◆ Passage to read ◆
## begin

After training it for 10 hours on Quoridor (using my personal laptop), it still can't beat me, but it doesn't seem anywhere close to plateauing. It goes from the agents aimlessly wandering around the board looking for victory row and randomly placing walls, to putting walls that thwart the opponent and navigating to the victory row.
I decided to implement PCR and try out some self-play techniques on Connect Four before I give it another go for Quoridor; a few days of self-play improvements can speedup training 10x. That's where I'm at now...
Once I test a few strategies I was thinking of firing up a c5a24x, 96-core box on AWS and giving it another go. It's ~1-2$/hr at the spot price so I can probably do a lot of damage for 50$ or so.
The implementation includes Connect Four as an example application. While the standard board size of 7x6 is indeed solved, as they note, and in fact all sizes up to 8x8 are [1], they could have picked 9x8 or 9x9 which are currently unsolved. The latter is the new standard size on Little Golem which upgraded from 8x8 when that was solved.
I completely agree with you. Let me just add two remarks. First, although picking 9x9 boards makes connect-four intractable for bruteforce search indeed, I would be suprised if it made it much more difficult for AlphaZero, which relies on the generalization capabilities of the network anyway. Second, using a solved game for the tutorial is a feature, not a bug. This allows precise benchmarking of the resulting agent as a ground truth is known.
That's really cool and I didn't think of that. I just wanted clarification: that means you train the agent without the deterministic solution and your "validation/test" (I'm not sure what those phases are called in unsupervised learning) sets are done without the deterministic solution.
I did not see an evaluation of how close to perfection the agent becomes. Did you compute any sort of error rate (by finding moves that turn a won position into a non-won one or a drawn position into a lost one) ? And how this error rate drops over time as learning advances? That would indeed be very interesting to see.
My team did an implementation of alpha zero connect four a couple of years ago. Our findings are in a series of blog posts starting at https://medium.com/oracledevs/lessons-from-implementing-alph.... We didn't manage to get to perfection either on policy, but got pretty close. You can play against some versions of the network here: https://azfour.com
Your series of blog articles has been an important source of inspiration in writing AlphaZero.jl and I cite it frequently in the documentation. Thanks to you and your team!
Admittedly, the connect four agent is still far from perfect but there is a lot of margin for improvement as I have done very little hyperparameters tuning so far.
I am confused about the FAST part, it is faster than all the other implementation (some of them are in c++) or it is just julia implementation and you think it is fast? I am asking because if julia is faster than c++ for ml/dl I would prefer to use it for production use cases.

## end

◆ What you need to do ◆
Answer these questions about the forum thread on AlphaZero and Connect Four:
1. What hourly cost at the spot price does the thread give for the 96-core AWS box?
2. Which board size is now the standard on Little Golem?
3. At what web address can you play against some versions of the team's Connect Four network?

◆ Information shown ◆
## begin

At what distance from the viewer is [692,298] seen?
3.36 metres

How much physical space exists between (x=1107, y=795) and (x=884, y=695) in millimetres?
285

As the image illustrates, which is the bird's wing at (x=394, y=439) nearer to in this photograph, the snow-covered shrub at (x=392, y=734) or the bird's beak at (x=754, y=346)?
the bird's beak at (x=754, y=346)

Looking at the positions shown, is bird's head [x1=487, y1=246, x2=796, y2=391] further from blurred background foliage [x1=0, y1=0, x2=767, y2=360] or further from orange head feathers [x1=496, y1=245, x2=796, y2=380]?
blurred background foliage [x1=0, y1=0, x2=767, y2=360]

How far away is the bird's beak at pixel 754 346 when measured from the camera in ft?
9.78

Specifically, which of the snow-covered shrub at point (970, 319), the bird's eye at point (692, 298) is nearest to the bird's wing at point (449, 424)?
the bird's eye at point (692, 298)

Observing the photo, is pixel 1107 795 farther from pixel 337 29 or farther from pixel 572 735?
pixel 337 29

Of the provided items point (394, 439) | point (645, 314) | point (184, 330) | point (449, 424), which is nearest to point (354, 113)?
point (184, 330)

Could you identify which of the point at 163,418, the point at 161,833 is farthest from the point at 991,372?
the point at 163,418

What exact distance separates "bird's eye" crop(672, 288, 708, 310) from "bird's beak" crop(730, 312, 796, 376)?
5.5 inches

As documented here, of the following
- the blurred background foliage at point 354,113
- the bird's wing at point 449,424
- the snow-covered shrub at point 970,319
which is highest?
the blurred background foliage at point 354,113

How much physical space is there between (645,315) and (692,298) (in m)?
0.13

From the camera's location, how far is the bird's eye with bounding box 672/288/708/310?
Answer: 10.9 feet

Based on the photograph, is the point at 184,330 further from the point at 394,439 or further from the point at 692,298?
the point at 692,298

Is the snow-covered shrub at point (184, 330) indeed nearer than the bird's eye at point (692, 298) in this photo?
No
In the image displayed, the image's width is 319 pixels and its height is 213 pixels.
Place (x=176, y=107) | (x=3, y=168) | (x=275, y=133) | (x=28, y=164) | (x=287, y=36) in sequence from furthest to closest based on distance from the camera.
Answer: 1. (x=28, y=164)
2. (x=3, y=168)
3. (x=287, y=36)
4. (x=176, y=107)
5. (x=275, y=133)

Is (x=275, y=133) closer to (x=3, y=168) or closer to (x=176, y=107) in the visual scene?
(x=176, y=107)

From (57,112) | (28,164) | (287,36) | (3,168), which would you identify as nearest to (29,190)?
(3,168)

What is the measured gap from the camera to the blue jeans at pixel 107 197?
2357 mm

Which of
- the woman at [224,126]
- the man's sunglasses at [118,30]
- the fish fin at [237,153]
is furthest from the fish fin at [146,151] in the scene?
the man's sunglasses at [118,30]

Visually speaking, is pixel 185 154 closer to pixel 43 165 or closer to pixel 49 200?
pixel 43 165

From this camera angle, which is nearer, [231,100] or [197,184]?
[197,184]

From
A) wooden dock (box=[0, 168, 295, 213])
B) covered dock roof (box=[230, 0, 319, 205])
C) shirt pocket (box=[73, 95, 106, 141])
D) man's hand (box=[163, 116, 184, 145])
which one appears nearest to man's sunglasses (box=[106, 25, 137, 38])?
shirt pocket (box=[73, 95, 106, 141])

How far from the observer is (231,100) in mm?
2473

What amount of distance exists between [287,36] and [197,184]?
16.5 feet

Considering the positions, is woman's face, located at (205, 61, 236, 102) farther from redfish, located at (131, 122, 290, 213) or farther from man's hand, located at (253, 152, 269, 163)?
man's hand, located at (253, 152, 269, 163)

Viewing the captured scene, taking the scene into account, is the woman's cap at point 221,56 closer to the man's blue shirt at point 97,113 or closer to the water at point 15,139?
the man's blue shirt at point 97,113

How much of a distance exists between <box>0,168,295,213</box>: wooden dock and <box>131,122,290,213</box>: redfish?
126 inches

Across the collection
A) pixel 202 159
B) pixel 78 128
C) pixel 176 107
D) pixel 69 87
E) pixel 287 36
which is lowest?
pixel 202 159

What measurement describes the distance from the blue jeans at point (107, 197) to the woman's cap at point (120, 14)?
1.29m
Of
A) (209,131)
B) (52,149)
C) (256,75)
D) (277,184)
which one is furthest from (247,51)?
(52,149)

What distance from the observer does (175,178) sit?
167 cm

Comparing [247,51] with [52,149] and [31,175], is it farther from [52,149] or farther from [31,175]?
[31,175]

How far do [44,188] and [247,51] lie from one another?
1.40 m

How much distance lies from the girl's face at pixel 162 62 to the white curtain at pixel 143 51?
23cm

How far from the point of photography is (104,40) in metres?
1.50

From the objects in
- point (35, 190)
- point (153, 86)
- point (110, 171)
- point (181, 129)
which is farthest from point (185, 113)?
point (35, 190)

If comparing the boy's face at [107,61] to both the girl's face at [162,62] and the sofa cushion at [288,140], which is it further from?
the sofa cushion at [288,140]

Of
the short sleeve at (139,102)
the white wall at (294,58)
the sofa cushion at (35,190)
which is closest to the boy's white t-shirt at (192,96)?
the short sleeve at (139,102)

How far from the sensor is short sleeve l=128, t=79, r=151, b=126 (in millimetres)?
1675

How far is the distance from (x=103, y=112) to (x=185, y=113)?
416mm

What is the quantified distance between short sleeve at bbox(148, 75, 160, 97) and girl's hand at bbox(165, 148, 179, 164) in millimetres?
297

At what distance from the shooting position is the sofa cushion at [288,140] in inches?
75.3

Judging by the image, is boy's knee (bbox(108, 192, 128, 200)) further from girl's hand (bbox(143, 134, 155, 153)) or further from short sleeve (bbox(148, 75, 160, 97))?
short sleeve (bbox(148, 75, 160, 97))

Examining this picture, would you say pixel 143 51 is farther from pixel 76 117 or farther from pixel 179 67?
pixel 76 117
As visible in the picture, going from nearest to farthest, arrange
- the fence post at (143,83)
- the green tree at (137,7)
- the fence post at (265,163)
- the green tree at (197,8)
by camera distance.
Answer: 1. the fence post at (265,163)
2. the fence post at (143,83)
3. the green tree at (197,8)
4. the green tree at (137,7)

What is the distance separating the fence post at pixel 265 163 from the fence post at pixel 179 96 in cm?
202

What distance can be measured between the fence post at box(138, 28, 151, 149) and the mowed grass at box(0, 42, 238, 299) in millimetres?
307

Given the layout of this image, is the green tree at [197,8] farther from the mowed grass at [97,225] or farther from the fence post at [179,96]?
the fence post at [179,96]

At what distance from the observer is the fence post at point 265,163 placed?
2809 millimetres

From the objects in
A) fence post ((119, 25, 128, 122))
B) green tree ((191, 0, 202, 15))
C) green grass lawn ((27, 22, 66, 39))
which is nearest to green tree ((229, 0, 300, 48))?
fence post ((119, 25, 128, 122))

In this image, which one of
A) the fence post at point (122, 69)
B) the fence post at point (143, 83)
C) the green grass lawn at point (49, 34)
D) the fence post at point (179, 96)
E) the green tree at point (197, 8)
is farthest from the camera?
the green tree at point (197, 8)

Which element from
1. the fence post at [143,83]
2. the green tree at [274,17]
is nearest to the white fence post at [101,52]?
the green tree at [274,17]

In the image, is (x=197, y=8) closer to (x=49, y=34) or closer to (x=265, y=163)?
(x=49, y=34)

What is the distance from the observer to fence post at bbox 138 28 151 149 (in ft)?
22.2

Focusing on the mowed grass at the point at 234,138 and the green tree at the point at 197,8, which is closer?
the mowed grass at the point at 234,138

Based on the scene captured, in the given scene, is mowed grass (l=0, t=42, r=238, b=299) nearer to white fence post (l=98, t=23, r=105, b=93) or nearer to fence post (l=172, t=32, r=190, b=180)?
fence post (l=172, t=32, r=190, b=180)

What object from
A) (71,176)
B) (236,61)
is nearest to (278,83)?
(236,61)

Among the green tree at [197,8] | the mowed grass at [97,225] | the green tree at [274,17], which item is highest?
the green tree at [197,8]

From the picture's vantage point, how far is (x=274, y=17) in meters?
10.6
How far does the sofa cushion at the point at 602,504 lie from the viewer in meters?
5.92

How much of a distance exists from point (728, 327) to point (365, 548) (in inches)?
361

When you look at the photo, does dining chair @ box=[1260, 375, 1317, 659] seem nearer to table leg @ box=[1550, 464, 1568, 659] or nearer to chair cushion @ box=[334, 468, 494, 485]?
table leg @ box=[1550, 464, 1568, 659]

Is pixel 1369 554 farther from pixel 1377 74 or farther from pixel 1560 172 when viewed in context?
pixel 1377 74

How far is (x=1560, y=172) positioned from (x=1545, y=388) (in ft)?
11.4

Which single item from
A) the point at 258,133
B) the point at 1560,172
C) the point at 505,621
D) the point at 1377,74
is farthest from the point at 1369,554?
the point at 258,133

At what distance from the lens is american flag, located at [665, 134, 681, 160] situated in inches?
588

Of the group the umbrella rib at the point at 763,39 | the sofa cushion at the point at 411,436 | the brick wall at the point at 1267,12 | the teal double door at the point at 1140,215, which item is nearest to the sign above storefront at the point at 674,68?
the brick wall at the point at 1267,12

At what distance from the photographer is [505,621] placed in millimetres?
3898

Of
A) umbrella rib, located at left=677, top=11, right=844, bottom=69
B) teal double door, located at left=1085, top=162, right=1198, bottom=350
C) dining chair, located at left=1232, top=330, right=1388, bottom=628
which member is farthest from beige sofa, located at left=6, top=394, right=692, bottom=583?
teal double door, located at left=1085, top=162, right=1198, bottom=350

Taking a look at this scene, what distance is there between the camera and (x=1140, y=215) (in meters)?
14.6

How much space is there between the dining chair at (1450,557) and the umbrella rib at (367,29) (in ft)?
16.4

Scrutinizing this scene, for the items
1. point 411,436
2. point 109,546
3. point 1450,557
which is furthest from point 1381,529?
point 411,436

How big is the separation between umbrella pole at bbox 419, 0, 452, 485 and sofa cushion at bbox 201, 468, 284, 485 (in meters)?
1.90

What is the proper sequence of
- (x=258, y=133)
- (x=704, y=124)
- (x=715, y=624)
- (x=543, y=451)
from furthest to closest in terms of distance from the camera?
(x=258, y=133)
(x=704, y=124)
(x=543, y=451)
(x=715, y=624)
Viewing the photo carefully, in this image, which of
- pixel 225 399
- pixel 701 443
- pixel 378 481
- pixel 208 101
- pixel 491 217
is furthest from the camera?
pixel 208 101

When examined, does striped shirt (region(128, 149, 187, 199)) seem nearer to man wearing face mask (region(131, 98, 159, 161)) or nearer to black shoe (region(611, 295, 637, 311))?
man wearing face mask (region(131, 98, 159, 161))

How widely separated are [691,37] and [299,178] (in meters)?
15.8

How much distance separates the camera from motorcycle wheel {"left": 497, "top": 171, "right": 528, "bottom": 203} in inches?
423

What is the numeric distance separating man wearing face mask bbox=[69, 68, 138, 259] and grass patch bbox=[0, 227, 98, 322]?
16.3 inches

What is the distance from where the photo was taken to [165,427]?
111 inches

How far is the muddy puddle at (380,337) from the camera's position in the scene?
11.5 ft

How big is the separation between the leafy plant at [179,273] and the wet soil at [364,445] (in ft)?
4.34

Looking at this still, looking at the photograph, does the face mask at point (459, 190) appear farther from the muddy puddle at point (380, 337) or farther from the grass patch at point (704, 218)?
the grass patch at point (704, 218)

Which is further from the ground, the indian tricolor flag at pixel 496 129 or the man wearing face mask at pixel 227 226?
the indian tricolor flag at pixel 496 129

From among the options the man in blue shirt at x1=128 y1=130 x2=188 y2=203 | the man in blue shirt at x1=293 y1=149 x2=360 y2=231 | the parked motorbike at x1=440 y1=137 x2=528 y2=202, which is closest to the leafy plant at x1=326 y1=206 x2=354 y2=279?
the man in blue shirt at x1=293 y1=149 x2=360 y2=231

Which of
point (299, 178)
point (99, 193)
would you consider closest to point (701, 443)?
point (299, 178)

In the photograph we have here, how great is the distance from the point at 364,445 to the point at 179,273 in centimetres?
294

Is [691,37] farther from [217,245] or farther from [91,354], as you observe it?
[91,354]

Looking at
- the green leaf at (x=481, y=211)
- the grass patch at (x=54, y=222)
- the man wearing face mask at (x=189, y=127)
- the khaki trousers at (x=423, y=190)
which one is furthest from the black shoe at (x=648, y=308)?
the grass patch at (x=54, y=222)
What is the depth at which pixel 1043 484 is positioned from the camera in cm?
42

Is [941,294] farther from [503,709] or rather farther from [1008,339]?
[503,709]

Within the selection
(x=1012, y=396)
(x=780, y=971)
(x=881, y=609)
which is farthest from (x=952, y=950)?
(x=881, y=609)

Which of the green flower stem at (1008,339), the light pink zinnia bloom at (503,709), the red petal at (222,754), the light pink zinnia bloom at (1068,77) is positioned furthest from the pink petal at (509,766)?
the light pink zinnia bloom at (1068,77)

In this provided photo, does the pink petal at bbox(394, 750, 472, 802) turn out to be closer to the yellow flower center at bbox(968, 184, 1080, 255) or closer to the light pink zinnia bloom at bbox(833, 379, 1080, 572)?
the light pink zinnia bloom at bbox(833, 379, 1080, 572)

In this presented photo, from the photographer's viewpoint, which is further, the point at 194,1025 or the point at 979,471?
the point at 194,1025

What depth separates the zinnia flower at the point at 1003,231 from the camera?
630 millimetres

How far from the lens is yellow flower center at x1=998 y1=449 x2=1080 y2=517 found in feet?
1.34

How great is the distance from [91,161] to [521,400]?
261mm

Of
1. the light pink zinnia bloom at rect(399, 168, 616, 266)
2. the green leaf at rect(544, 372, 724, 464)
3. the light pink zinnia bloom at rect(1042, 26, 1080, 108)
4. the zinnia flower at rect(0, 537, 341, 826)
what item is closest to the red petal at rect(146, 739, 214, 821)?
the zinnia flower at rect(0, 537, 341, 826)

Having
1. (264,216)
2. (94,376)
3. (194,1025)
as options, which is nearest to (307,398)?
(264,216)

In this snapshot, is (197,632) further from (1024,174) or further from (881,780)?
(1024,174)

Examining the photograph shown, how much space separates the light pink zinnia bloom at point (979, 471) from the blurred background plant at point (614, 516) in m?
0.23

## end

◆ Full solution ◆
1. About $1–2 per hour.
2. 9x9.
3. https://azfour.com